## WORK TO COMPLETE
List every line in the entries below that contains the word "block".

## DATA FOR THIS TASK
>> start

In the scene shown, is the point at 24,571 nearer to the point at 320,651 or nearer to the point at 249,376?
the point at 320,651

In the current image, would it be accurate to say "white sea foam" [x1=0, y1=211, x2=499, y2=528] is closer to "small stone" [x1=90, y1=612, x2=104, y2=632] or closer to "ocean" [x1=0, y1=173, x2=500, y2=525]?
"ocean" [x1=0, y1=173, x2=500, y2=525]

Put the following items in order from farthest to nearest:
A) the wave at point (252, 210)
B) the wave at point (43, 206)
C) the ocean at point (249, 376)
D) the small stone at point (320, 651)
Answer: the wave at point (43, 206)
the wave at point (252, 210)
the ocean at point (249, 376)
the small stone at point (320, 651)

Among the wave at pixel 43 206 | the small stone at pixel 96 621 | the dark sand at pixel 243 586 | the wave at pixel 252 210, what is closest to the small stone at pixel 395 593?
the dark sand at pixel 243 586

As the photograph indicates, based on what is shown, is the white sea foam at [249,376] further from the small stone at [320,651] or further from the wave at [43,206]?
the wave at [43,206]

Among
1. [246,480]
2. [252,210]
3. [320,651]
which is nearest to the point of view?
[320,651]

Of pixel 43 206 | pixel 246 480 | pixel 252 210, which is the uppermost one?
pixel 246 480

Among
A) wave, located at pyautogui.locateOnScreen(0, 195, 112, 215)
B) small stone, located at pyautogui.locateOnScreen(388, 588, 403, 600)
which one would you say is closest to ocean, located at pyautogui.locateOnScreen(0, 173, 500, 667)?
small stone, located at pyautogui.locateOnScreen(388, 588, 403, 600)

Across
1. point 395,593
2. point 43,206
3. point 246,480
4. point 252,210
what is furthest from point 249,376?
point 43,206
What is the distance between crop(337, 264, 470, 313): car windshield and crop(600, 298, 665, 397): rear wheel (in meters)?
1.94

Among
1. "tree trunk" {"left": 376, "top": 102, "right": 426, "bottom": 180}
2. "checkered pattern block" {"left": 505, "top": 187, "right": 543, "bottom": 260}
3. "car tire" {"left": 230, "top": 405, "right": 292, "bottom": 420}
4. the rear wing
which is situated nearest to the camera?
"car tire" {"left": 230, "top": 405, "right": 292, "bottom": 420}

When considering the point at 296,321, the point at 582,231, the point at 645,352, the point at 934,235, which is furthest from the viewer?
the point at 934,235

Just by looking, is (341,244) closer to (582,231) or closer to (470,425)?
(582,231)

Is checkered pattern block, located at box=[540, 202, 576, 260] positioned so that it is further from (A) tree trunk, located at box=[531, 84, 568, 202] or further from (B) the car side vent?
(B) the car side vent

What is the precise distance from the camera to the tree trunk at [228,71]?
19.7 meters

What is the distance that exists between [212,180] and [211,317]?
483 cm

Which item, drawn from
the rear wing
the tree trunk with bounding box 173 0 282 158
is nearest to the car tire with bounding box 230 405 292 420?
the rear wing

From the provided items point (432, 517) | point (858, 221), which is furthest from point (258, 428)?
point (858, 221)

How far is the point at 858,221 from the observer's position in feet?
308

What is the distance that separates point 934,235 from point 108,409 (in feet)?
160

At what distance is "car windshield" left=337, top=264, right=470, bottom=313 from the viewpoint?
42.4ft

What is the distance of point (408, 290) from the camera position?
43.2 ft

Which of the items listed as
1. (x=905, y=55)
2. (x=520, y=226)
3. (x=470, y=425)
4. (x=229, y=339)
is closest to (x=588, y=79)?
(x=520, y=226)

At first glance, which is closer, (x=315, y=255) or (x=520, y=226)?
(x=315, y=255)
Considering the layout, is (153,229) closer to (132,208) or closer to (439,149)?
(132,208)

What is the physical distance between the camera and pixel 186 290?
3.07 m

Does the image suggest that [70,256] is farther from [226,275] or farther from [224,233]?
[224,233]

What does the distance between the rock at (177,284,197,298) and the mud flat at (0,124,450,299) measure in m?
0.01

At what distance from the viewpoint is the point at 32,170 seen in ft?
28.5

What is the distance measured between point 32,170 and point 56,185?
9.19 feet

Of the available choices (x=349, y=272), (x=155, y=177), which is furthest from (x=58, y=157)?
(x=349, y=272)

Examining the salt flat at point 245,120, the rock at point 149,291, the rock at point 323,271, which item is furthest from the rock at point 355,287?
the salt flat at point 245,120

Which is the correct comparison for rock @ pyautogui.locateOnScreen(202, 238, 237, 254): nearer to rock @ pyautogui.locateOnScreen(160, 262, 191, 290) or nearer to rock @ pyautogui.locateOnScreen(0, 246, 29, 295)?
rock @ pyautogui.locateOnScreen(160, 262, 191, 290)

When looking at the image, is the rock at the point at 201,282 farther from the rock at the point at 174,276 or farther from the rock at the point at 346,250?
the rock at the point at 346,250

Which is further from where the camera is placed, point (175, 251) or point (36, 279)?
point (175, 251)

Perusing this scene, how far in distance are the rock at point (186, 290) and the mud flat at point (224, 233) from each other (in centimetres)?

>> end

## THE ANSWER
2. "checkered pattern block" {"left": 505, "top": 187, "right": 543, "bottom": 260}
Is checkered pattern block, located at box=[540, 202, 576, 260] positioned so that it is further from (A) tree trunk, located at box=[531, 84, 568, 202] or further from (B) the car side vent?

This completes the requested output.